Le Devoir révélait mardi que le gouvernement du Québec avait dépensé une somme record en publicité sur les plateformes des géants du web l'an dernier, à hauteur de 3,7 millions de dollars.

Le phénomène est en hausse : l'an dernier, 12 % des budgets publicitaires des ministères et organismes de l'État québécois allaient à ces plateformes étrangères, soit 3 % de plus que l'année précédente. Et ce, au détriment des médias traditionnels, nationaux et régionaux.

Les médias communautaires veulent leur juste part

L'Association des médias écrits communautaires du Québec a dit souhaiter elle aussi avoir sa part du gâteau publicitaire gouvernemental.

Il est primordial que les médias écrits communautaires reçoivent leur juste part de la publicité gouvernementale, comme il est décrit dans l'énoncé de politique gouvernementale concernant les dépenses de placement publicitaire, écrit-elle dans son mémoire.

Les ministères et organismes gouvernementaux doivent en principe consacrer au moins 4 % de leurs dépenses annuelles en placements publicitaires auprès des médias communautaires.

Il est impératif que le gouvernement respecte son engagement, peut-on lire dans le mémoire de l'association.

Mardi, en mêlée de presse, le député caquiste de Beauce-Sud, Samuel Poulin, un des membres de la commission qui se penche sur l'avenir des médias, a invité tout le monde à mener une réflexion sur la façon dont l'État gère ses budgets publicitaires.

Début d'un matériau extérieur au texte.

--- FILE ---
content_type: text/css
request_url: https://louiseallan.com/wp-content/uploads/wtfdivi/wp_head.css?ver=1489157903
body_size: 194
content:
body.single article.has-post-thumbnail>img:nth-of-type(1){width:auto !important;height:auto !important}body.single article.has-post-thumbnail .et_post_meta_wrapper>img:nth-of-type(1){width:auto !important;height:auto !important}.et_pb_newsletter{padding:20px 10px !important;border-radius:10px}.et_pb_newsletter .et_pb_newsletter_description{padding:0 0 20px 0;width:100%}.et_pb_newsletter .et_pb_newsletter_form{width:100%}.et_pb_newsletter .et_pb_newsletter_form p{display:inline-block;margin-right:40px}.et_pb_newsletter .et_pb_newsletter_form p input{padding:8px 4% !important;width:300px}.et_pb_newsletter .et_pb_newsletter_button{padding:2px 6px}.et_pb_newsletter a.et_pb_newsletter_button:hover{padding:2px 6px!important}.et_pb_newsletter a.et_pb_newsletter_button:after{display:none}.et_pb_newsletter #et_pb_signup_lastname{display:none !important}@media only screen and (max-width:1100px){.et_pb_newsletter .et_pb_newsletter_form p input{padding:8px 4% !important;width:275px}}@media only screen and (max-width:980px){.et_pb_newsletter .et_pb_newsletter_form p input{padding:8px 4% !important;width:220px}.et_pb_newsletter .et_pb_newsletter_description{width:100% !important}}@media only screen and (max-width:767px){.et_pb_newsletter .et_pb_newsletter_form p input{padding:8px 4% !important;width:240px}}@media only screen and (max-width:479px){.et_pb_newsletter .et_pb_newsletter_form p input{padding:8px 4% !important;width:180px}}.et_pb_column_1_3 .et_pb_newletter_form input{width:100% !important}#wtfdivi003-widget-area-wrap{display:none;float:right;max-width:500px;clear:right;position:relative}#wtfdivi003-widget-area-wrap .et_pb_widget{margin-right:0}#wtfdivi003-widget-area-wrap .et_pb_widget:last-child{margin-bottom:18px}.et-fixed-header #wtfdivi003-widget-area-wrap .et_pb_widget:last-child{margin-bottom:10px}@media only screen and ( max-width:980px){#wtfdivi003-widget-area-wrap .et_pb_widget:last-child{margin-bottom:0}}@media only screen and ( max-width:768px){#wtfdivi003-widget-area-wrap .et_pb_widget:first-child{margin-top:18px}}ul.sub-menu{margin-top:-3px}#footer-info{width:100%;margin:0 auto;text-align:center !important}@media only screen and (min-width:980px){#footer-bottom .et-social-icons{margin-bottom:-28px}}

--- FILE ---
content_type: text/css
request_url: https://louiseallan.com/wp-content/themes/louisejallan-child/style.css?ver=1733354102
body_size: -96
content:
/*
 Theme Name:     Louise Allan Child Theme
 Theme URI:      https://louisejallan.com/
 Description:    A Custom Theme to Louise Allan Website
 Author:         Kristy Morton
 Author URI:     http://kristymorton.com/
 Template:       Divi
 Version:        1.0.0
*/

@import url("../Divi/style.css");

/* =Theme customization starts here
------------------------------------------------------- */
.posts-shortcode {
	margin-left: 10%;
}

Il a ajouté que le gouvernement devrait faire un effort supplémentaire pour privilégier les médias traditionnels, auxquels une importante source de revenus a échappé au fil des ans.

Pour sauver les emplois des entreprises de presse, le gouvernement devrait par ailleurs créer des programmes d'aide aux médias qui financent directement les journalistes, sous forme de crédits d'impôt, selon la FPJQ.

La fédération rassemble environ 1800 journalistes œuvrant dans plus de 250 médias écrits et électroniques.

Des chiffres alarmants

Selon un rapport du Forum des politiques publiques du Canada, pas moins de 225 hebdos et 27 quotidiens ont fermé leurs portes à travers le pays, depuis 2010.

La FPJQ revendique aussi que les gouvernements publient à nouveau les avis publics dans les médias régionaux. Si la société n'encourage pas ces journaux, ils vont mourir, a commenté la directrice générale de la FPJQ, Catherine Lafrance.

La Centrale des syndicats du Québec (CSQ) est venue de son côté affirmer qu'une solution à la crise des médias devait passer par un renforcement du mandat confié à Télé-Québec en région.

Avec davantage de moyens, Télé-Québec pourrait produire des émissions d'affaires publiques et des bulletins d'information régionale, selon la centrale syndicale.

La commission entendra au total 36 intervenants d'ici vendredi. De plus, elle a reçu 62 mémoires de personnes, d'entreprises et d'organismes préoccupés par l'avenir des médias.

Mercredi, plusieurs gros acteurs sont attendus : le Groupe Capitales Médias (dont les six quotidiens régionaux sont au bord de la faillite), Québecor, La Presse, Le Devoir, Métro Média et Cogeco Média, notamment.